Ma procediamo con ordine e venite con me a commentare queste "chicche" che per me (se non fossero state scritte come se fossero sterco di drago puro) sono state una vera manna dal cielo.


Iniziamo con l'egregio Giornalista Numero 1:
Il problema è: non c'è Hogwarts, non c'è struttura [...]
Ambientare il settimo libro a Hogwarts sarebbe stato come rappresentare i dissennatori nel terzo come tante ballerine rosa in tutù se non peggio.
Notiziona: il settimo libro non si svolge a Hogwarts. Spiacente che la cosa l'abbia turbato.
Emma Watson, come sempre, è la star: vivace, spontanea e mai eccessiva. La sua superiorità rende spiacevolmente "matriarcali" le scene con il trio: come se Hermione facesse da madre a due teenager goffi. [...]
Hermione è razionale e come tale cerca di mantenere la mente lucida e il senso critico. Come nel libro.
Le performance diseguali dei tre giovani attori sono l'inevitabile conseguenza della pressione esercitata sul film dall'eccessiva fedeltà ai libri della Rowling.
Eccessiva fedeltà... Il film si intitola "Harry Potter e i Doni della Morte" non "Liberamente ispirato a tre tizi di nome Harry, Ron e Hermione". Se vuoi fare il film dei Doni devi attenerti alla trama. Scusa se lo pretendiamo specie dopo "Harry Potter e i ruzzoli della fenice" e "Harry Potter e il principe di piccoli problemi di cuore".
La storia è complessa e ricca, ma su questa base non c'è alcuna giustificazione artistica per la divisione in due parti. Il film è confuso e sconnesso e troppo lungo... come il libro. E' pieno di digressioni senza capo né coda... come il libro.
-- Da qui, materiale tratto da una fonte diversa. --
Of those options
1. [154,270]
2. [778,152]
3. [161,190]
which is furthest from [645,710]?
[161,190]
La domanda  a questo punto sorge spontanea: Ma lo hai letto... il libro? Alzi la mano il fan che arrivato all'ultimo volume lo ha trovato troppo lungo!
E' un prequel troppo lungo per il vero evento, quello del 2011. [...]
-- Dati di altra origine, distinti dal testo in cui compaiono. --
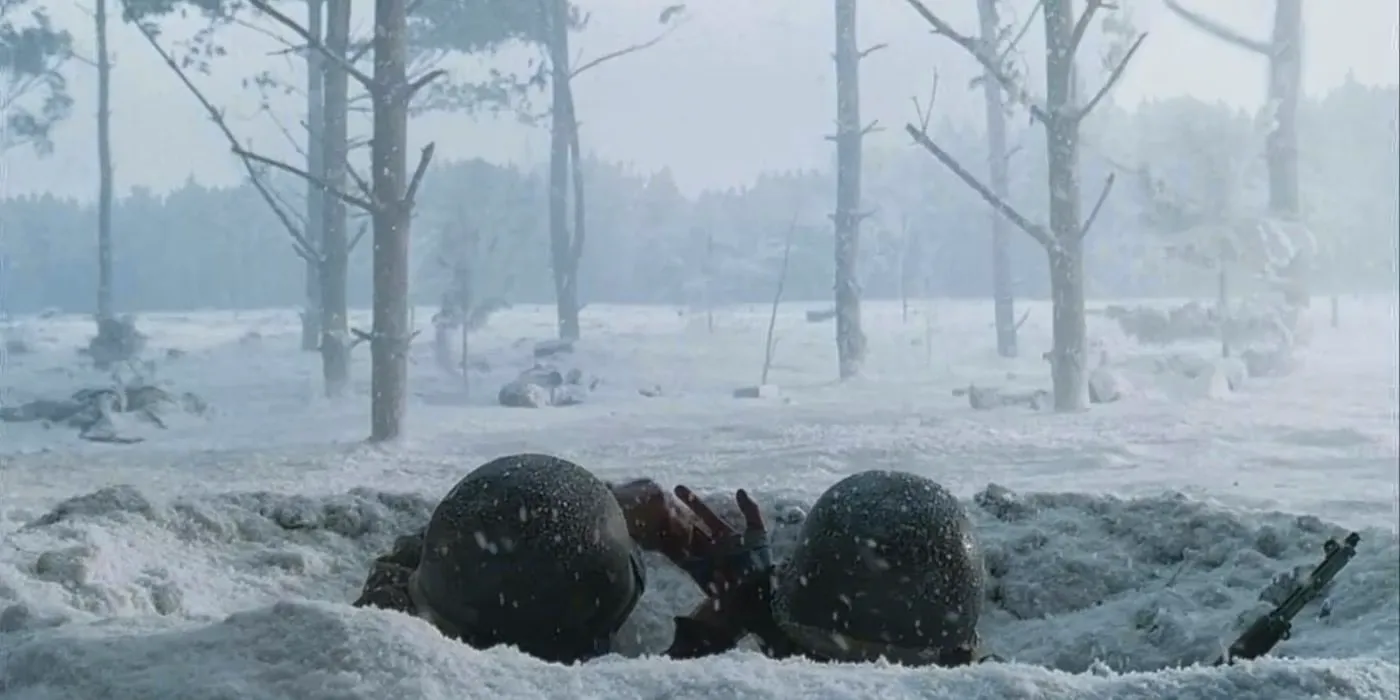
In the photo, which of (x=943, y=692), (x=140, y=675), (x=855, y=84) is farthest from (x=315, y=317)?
(x=943, y=692)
Credo che l'autore sia maschio. Senza 'na bella scazzottata non ce se diverte...
Ma Yates fa il suo lavoro con bravura e inventiva. Punta su temi adulti: un Ministero maccartista, il fervore fascista dei Mangiamorte. Espande con intelligenza gli elementi horror del Prigioniero di Azkaban: insetti spaventosi, incubi sudati, tortura, omicidio... [...] Rickman - la cosa migliore della saga - sfrutta al meglio il poco tempo che ha. Ma l'indulgere di Yates nelle scene di seconda unità (tramonti da screensaver, languidi voli in elicottero sopra panorami degni della brochure di un'agenzia di viaggi) non fanno che enfatizzare il vuoto che c'è al di sotto.
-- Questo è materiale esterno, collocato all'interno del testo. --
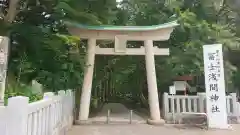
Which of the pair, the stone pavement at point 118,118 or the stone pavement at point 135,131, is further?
the stone pavement at point 118,118

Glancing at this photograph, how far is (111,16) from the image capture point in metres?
9.93

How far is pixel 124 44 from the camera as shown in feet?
35.8

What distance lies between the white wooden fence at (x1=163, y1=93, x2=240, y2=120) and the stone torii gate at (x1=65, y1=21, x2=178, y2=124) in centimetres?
70

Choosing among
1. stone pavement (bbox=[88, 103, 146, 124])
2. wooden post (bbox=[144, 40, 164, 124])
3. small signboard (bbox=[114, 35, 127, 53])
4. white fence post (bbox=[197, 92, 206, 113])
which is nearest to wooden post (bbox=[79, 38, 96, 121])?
stone pavement (bbox=[88, 103, 146, 124])

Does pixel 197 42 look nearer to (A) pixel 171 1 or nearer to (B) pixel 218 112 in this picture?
(A) pixel 171 1

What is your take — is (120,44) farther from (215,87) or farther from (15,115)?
(15,115)

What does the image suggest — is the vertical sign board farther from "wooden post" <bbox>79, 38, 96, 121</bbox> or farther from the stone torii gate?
"wooden post" <bbox>79, 38, 96, 121</bbox>

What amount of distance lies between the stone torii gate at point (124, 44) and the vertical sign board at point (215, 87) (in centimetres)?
202

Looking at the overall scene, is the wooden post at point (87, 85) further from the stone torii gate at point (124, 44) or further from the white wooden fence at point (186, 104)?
the white wooden fence at point (186, 104)

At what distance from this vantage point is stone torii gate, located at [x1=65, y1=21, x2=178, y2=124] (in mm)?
10570

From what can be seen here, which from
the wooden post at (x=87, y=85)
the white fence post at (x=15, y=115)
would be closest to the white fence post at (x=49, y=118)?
the white fence post at (x=15, y=115)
Eh il vuoto qui sta da tutt'altra parte mi sa...
Semplicemente, non c'è abbastanza materiale per riempire 150 minuti. Potter ha premuto il pulsante "pausa".
Io invece ho la netta impressione che, dopo la (meno)pausa del 5° e 6° film finalmente si rischiaccia il tasto PLAY.

Andiamo all'egregio Giornalista Numero 2:
Diverso da tutti i film precedenti, e quindi sconcertante. I veri fuochi d'artificio arriveranno con il gran finale di luglio. La principale preoccupazione sembra essere quella di seguire il libro più fedelmente possibile
Eh già, i film sono effetti speciali, scene d'azione o piccanti. Perchè soffermarsi addirittura su una trama?!
obbligando i tre giovani attori a reggere il film da soli, senza il sostegno dei personaggi secondari. La parte più coinvolgente è quella in cui i ragazzi vanno al Ministero.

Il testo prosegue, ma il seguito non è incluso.